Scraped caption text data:
· · · ·
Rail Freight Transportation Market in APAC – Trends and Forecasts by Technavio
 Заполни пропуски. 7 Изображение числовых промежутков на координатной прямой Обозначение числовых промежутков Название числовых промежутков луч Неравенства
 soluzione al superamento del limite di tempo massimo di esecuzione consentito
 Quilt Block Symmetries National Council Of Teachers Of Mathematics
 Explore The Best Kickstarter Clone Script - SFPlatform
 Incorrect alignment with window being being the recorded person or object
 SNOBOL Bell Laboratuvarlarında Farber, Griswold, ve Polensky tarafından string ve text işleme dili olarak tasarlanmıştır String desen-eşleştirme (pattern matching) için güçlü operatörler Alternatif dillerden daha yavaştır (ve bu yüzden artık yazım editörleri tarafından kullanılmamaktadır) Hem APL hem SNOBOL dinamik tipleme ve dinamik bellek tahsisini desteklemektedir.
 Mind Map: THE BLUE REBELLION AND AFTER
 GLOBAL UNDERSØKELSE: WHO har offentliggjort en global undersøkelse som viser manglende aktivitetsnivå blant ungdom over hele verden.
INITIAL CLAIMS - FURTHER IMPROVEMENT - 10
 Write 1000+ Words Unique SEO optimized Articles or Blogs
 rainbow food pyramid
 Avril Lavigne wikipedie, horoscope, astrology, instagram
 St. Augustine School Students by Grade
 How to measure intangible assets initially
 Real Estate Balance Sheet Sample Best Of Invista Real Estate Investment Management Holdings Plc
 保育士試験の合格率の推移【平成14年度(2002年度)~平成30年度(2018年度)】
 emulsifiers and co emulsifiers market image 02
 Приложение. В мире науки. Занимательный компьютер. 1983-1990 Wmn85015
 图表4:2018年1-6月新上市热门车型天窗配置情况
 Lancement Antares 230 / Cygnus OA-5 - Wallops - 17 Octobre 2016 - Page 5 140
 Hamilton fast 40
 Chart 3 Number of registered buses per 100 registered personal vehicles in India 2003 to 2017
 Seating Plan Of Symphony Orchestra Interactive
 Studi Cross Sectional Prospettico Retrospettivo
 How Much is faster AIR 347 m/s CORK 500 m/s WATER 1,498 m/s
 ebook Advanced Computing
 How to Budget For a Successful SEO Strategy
· · · ·
Exactly and only the lines from the line containing "soluzione al superamento" through the last line of the entries should be copied, both ends included.

 soluzione al superamento del limite di tempo massimo di esecuzione consentito
 Quilt Block Symmetries National Council Of Teachers Of Mathematics
 Explore The Best Kickstarter Clone Script - SFPlatform
 Incorrect alignment with window being being the recorded person or object
 SNOBOL Bell Laboratuvarlarında Farber, Griswold, ve Polensky tarafından string ve text işleme dili olarak tasarlanmıştır String desen-eşleştirme (pattern matching) için güçlü operatörler Alternatif dillerden daha yavaştır (ve bu yüzden artık yazım editörleri tarafından kullanılmamaktadır) Hem APL hem SNOBOL dinamik tipleme ve dinamik bellek tahsisini desteklemektedir.
 Mind Map: THE BLUE REBELLION AND AFTER
 GLOBAL UNDERSØKELSE: WHO har offentliggjort en global undersøkelse som viser manglende aktivitetsnivå blant ungdom over hele verden.
INITIAL CLAIMS - FURTHER IMPROVEMENT - 10
 Write 1000+ Words Unique SEO optimized Articles or Blogs
 rainbow food pyramid
 Avril Lavigne wikipedie, horoscope, astrology, instagram
 St. Augustine School Students by Grade
 How to measure intangible assets initially
 Real Estate Balance Sheet Sample Best Of Invista Real Estate Investment Management Holdings Plc
 保育士試験の合格率の推移【平成14年度(2002年度)~平成30年度(2018年度)】
 emulsifiers and co emulsifiers market image 02
 Приложение. В мире науки. Занимательный компьютер. 1983-1990 Wmn85015
 图表4:2018年1-6月新上市热门车型天窗配置情况
 Lancement Antares 230 / Cygnus OA-5 - Wallops - 17 Octobre 2016 - Page 5 140
 Hamilton fast 40
 Chart 3 Number of registered buses per 100 registered personal vehicles in India 2003 to 2017
 Seating Plan Of Symphony Orchestra Interactive
 Studi Cross Sectional Prospettico Retrospettivo
 How Much is faster AIR 347 m/s CORK 500 m/s WATER 1,498 m/s
 ebook Advanced Computing
 How to Budget For a Successful SEO Strategy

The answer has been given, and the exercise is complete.